Recharging the batteries on the fast track.

All day, and often into the night I'm staring at my laptop or discussing brilliant (or not-so-brilliant) ideas. When I get home, my brain spins millions of ideas that frantically leap and spawn until I silently spill them into the recesses of forgetfulness with a wistful sigh. 

I got to thinking about the good old days, back when we were all going to be astronauts, firemen and doctors. Whatever happened to those impossible dreams and self-fulfilling stubbornness that would ensure their survival?  Does everyone grow up so quickly, or did I just take my time about it?  Where are the others that ignore the limitations and forge their own path to success?

I'm browsing the internet in a last-ditch attempt to get some sleep.  My mind is spinning with clutter. I feel out of touch with my generation. I've yet to meet "that person" in my generation with their life together, a steady job and a ticket to anywhere, and I've met hundreds of people since I moved out at the age of 19. We're forced to get smart in competing to be somewhere in life, because "better" doesn't cut it anymore.

It seemed to be hard to find someone to sip champagne and bubble concepts with, someone that hogs the couch and astounds me with their always brilliant, sometimes idiotic schemes and dreams, someone that's walking the same path between responsibility and exploration with a candid view on life, the universe and everything.

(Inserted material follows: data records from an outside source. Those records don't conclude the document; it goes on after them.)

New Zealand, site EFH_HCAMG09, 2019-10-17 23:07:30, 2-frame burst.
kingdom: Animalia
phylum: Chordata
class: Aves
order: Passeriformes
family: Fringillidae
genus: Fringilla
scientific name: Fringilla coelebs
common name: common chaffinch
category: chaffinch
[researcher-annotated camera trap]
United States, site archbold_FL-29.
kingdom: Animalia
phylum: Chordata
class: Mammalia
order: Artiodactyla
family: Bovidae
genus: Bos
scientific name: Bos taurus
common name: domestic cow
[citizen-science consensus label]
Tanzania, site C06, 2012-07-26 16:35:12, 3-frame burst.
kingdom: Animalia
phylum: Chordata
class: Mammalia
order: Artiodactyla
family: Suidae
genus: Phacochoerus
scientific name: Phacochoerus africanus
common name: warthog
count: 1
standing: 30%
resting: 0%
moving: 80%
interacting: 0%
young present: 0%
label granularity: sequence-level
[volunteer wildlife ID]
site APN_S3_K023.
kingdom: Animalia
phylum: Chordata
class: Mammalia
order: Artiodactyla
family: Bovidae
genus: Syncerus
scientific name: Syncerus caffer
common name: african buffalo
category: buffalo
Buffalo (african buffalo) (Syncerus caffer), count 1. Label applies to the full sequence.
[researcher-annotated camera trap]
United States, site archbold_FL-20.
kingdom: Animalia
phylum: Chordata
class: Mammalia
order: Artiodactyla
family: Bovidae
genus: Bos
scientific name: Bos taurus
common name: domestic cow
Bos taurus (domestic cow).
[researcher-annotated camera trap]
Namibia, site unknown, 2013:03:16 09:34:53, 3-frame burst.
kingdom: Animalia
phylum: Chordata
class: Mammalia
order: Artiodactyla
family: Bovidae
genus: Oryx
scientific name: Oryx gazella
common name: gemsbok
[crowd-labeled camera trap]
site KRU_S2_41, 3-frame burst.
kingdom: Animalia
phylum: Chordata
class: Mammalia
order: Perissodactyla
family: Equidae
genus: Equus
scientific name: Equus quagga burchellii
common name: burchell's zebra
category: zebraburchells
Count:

I long for a really good conversation. Not the typical, "hey, how are you" pleasantries but a witty banter that drifts through a dozen cups of coffee, and rides the waves of philosophy, theology, why blue is the best color ever and the 101 uses for soap. I'd love to sit across from a stranger and listen to the natural brilliance and beauty of an exciting, exotic life. I would be ecstatic to be dazzled, confounded and intrigued, and then I'd talk for a while, too.

Yet for all the stubborn resolve, the dreams and optimism, there are some things that just can't be forcibly found. Good conversation and breathing room are two of them. It takes the right setting, the right person, and the right moment to rock the world around you.

And so in the meantime I lay unclothed. I stare at the ceiling, neither tossing nor turning but struggling against the push of unfulfilled desires. The night drones on and my sleepless eyes blink once, twice, thrice.